■ **Page**
· · · · · · ·

How do you know you’ve done something truly, insanely great? 

It’s hard to tell, specially at first. A great indicator is that if a lot of people love it, at least the same number will hate it. An even greater number will want to take it from you.

The iPad since it’s introduction has been polarizing, and that is an understatement. Discussions about how revolutionary it was were rapidly overtaken by comments of how it was nothing new, certainly not magical, just the last delusion of the now drunk-with-power Steve Jobs.

As it turned out, it was evolution*.

The computer industry has made three big evolutionary jumps. When it changed from the mainframes and minicomputers use only by large banking institutions and big research groups, to the personal computer, used now in every office and in every production process. In this jump the computer got smaller, more flexible. It’s power, although limited at first, was more manageable. This computer was one focused on productivity, it only took 15 years for the computer to make its way into every production process in the world. The second evolutionary change did’t involved any physical change, it was the same PC with the same same operating system, the same components, and you needed the same desk, but that these was now placed at your home. This jump was one of necessity. Were corporations needed to be shown what the computer did better/faster than a human to be accepted anyway near an office, people were going to great lengths to bring PCs to their homes. They were willing to accept unfinished products that required constants reboots, would freeze up every day and made lots of noises, all because of the internet. What had been at first a DoD project was taken by the universities and transformed into a ubiquitous and instantaneous mean of communications, and everyone could see its potential. With time the PC became more aware of the internet but its limitations were clear, at least to those with vision. And there were a few, the Dynabook, conceptualized by Alan Kay in 1968 showed the world the future, but even by 1993 when Apple launched the Newton the technology wasn’t there. The battery, the screen, the processing power, the networking, they were all suboptimal for the second evolution. So it tanked. So did Microsoft’s Tablet PC and Ultra Mobile PC initiatives ten years later. The PC stepped up to the challenge, but it was to great of a challenge. The PC has never been easy enough, compelling enough, personal enough to be part of the home, even after great 20 years of development. The iPad is less powerful than a PC, but it’s also smaller, lighter, portable. It’s instantaneous. It’s the evolution that the PC needed 10 years ago, when it was wrongly placed into a special ‘pc room’ inside every house. It’s the device the internet has been waiting for. Everyone knew there was something missing. Apple knew it, Microsoft knew it, hell, even Oracle knew it.

· · · · · · ·

■ **Box-labeled dataset excerpts**
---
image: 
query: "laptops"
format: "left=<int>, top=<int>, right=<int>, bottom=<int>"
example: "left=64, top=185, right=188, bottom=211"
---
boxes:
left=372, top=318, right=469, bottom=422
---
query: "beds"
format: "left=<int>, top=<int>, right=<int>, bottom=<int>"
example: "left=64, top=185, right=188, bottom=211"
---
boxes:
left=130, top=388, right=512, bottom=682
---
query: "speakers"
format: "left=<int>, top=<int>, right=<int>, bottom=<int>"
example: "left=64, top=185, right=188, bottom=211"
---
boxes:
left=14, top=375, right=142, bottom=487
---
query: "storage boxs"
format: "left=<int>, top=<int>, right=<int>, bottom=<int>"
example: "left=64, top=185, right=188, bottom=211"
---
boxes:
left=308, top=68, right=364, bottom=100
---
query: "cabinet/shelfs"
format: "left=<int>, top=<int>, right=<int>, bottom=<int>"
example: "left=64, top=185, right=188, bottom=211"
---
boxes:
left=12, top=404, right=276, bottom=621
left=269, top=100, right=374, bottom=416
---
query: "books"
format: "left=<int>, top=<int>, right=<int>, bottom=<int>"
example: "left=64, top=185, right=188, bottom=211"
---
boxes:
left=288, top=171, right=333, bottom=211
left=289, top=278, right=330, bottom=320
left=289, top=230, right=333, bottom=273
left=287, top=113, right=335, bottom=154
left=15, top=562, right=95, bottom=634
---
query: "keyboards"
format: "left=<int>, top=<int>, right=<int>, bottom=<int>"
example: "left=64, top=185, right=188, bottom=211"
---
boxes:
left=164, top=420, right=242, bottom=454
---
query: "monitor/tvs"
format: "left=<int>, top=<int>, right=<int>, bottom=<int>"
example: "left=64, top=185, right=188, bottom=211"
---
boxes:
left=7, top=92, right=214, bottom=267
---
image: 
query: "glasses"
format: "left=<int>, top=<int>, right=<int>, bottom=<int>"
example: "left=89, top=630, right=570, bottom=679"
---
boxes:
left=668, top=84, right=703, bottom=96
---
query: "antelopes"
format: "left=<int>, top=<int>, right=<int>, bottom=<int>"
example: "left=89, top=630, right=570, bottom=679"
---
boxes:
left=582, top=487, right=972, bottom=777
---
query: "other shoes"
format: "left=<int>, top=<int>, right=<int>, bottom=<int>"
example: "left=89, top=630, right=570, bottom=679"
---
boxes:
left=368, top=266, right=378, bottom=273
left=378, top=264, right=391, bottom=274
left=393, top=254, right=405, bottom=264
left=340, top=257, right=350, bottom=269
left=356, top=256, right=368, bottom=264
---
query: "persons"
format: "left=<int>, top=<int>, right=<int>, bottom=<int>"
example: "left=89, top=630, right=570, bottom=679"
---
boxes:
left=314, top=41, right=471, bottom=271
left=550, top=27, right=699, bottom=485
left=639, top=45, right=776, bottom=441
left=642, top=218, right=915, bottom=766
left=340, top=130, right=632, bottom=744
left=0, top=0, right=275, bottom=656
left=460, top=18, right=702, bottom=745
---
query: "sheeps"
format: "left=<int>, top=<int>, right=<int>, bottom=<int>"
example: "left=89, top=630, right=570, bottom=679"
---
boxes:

· · · · · · ·

■ **Tasks to complete**
- A) Set down the part of the iPad essay starting with "The iPad since" and going on through "it was evolution*.".
- B) Swap "laptops" for "notebooks" in the listing lines starting with the first line of the listing and going on through the line with "left=372, top=318, right=469, bottom=422", and give only those lines, leaving everything else in them unchanged.

■ **Final answers**
- A)
The iPad since it’s introduction has been polarizing, and that is an understatement. Discussions about how revolutionary it was were rapidly overtaken by comments of how it was nothing new, certainly not magical, just the last delusion of the now drunk-with-power Steve Jobs.

As it turned out, it was evolution*.

- B)
---
image: 
query: "notebooks"
format: "left=<int>, top=<int>, right=<int>, bottom=<int>"
example: "left=64, top=185, right=188, bottom=211"
---
boxes:
left=372, top=318, right=469, bottom=422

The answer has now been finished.